First posted 08:23pm (Mla time)
Sept 12, 2006
By Armand Nocum
Inquirer
THE Professional Regulatory Commission (PRC) and the Board of Nursing (BON) asked the Court of Appeals Tuesday to lift its order stopping the oath-taking of about 17,000 new nurses who passed the scandal-tainted nursing licensure examinations last June.
In a 48-page comment, the PRC and BON, through Solicitor General Eduardo Nachura, questioned the legal standing of the University of Santo Tomas’ College of Nursing Faculty Association, the League of Concerned Nurses and the Binuklod na Samahan ng mga Student Nurse to seek the temporary restraining order.
The groups had asked the court to stop the August 22 oath-taking of those who successfully passed the nursing exam.
They also asked the court to strike down a BON decision to merely re-compute the grades to arrive at the passing score and order a re-examination of those parts of the test that were tainted by cheating.
The appellate court obliged by issuing a 60-day temporary restraining order last August 18.
According to Nachura, the petitioners were not able to prove that they would suffer actual injury arising from the PRC and BON decision not to order a re-examination.
He said that two of the petitioners were not even registered nurses or candidates who took the June exam.
“Even if they were, they have utterly failed to prove that their right to life, liberty and property is impaired or in danger of being impaired, their reputation in the nursing or academic community prejudiced, or their financial or economic status diminished,” Nachura said.
He said it was the 17,821 board passers who should be considered the real parties in interest.
“Their right to the unimpeded pursuit of their profession is at stake.
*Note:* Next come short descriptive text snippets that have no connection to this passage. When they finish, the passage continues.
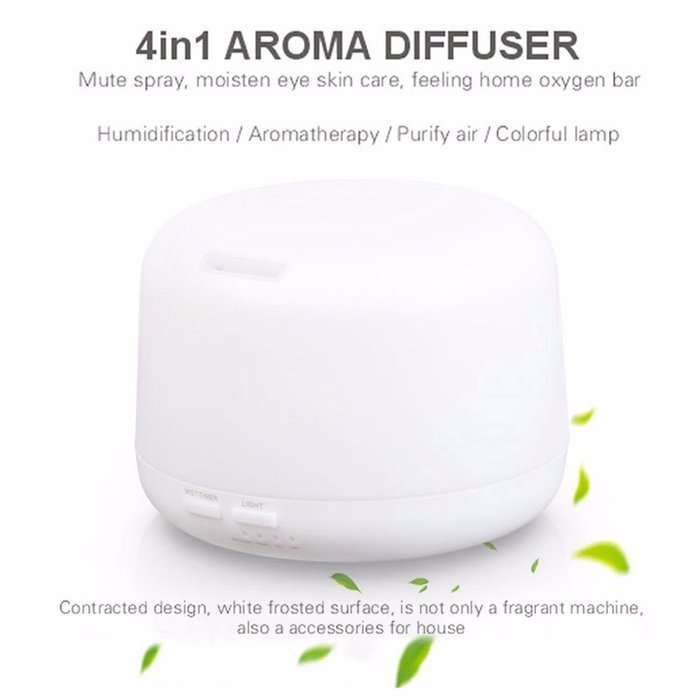 Aroma Diffuser,EIVOTOR 300ml Aromatherapy,Essential Oil Diffuser,Portable Ultrasonic Aroma Humidifier with 7 Color... N2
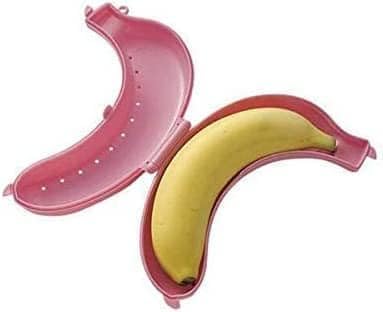 Banana protector 3PCS Plastic colourful Banana Protector Container Box Holder Case Food Lunch Fruit Storage Outdoor Travel Cute Banana Protector Storage Box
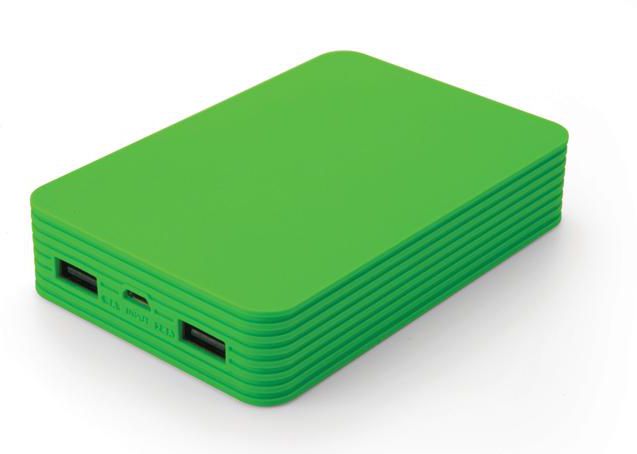 Yell 2 USB 11200mAh Power Bank BPR88 Green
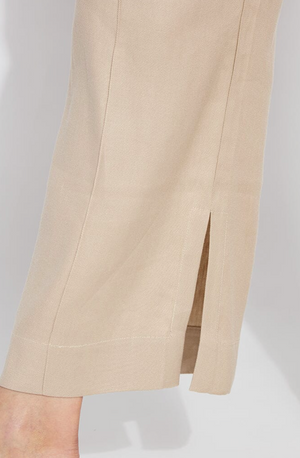 Nixie Drawstring Linen Wide Leg Pant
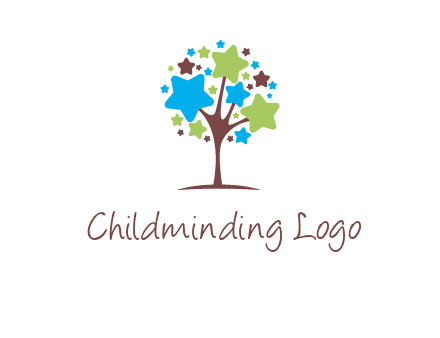 stars on tree logo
They are the real parties in interest bound to be prejudiced or benefited by any judgment in this action,” said Nachura.
The failure to include them in the petition warranted its outright dismissal, he said.
PRC and BON officials defended their decision to address the cheating issue through a statistical averaging of the test results instead of requiring a retake of parts IV and V of the test.
They said their move was based on “widely accepted and established methods of statistics, testing and evaluation, consistent with their mandate to protect the integrity of every professional licensure examination, taking into consideration public interest, public health, and public safety.”
They said their decision against a partial retake of the nursing examination had a precedent in the similarly tainted 2003 bar examinations.
In the latter case, the Supreme Court nullified and ordered a retake of the mercantile law exam because of a reported leak of test questions.
But due to various petitions assailing the order for a re-examination, the high court canceled the retake and instead decided to allocate the 15 percent mercantile exam points among the seven other subjects.
Nachura argued that a retake of the examinations would have cost each of the examinees 82,000 pesos and the government 11.3 million pesos, apart from the physical and emotional distress the nursing graduates would have to bear.